Sen. John Cornyn’s office sends a video link of 2LT Mark Daily’s immortal words being read on the Senate floor:
The message is getting out there.
Related: Marine Corps Commandant Gen. James Conway issues a challenge via Blackfive.
Marine Corps Commandant Gen. James Conway is urging the White House to “rally the country to war,” arguing it could help address the challenge of recruiting 92,000 additional troops to boost the size of the Marines and the Army.
He made the remarks Jan. 22 to a room full of Marine Corps veterans at a luncheon sponsored by the Marine Corps Association in Alexandria, VA.
“We have, frankly, talked with the president some about maybe changing his message,” Conway said. “You know, after 9/11 he said the best thing you can do, America, is live your lives normal. . . . And we think today that it may be time to rally the country to war.”
Rallying the country might help the Army and the Marine Corps meet the challenge of recruiting 92,000 troops over the next four or five years, he argued. Earlier this month, Defense Secretary Robert Gates said the Pentagon wants to add 65,000 soldiers and 27,000 Marines over several years.

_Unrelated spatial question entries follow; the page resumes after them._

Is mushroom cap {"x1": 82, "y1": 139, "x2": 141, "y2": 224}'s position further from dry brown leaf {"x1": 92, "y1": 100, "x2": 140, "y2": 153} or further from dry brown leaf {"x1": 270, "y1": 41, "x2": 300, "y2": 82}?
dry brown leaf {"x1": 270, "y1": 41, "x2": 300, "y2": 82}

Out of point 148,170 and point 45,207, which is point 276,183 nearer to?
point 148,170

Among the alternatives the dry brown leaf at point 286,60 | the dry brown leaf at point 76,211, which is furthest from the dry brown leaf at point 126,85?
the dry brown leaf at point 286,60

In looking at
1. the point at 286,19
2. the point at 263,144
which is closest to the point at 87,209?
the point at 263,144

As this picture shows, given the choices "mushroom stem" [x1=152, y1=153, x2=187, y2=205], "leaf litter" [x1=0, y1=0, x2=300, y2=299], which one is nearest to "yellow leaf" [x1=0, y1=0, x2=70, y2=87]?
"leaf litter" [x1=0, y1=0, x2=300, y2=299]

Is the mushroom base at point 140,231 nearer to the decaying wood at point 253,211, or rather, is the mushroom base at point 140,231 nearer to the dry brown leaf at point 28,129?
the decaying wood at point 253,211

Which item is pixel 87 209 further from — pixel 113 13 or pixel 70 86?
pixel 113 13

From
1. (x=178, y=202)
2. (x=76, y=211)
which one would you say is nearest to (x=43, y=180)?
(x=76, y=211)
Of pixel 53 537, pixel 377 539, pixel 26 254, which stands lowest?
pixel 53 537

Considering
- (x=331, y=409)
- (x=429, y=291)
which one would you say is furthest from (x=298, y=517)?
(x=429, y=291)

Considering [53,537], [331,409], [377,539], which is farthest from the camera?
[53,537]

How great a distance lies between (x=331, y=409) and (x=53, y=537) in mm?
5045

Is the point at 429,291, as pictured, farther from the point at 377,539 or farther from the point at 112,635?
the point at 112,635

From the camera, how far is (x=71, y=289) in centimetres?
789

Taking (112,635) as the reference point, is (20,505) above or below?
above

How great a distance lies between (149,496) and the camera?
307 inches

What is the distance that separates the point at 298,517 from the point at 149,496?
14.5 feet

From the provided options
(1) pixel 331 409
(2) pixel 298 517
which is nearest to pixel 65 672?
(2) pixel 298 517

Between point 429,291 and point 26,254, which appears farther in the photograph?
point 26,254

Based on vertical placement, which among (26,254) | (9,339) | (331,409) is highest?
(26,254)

In the near term, the Bush administration also wants to increase the number of troops in Iraq by 21,500, a “surge” proposal that has been criticized by many Democrats and some Republicans in Congress.
“It’s our belief inside of the Department of Defense that the DOD is at war but not a lot of the rest of America is, and that includes the interagency but also our people to some degree,” Conway said. Conway attacked news coverage of the violence in Iraq and Afghanistan. “We believe that our people are subject to some misinformation — not intentional perhaps, but nevertheless if you talk to any troop that’s been to Iraq or Afghanistan, they will paint you a significantly different picture, I think, from what’s being captured here day in and day out, in the news,” he said…
…Fighting an insurgency is “traditionally a decade-long effort, on average,” he said. “But we think that the time it’s going to take us to do the job doesn’t match up with the amount of time our people are willing to give us to do the job. And that’s problematic. That’s a concern.”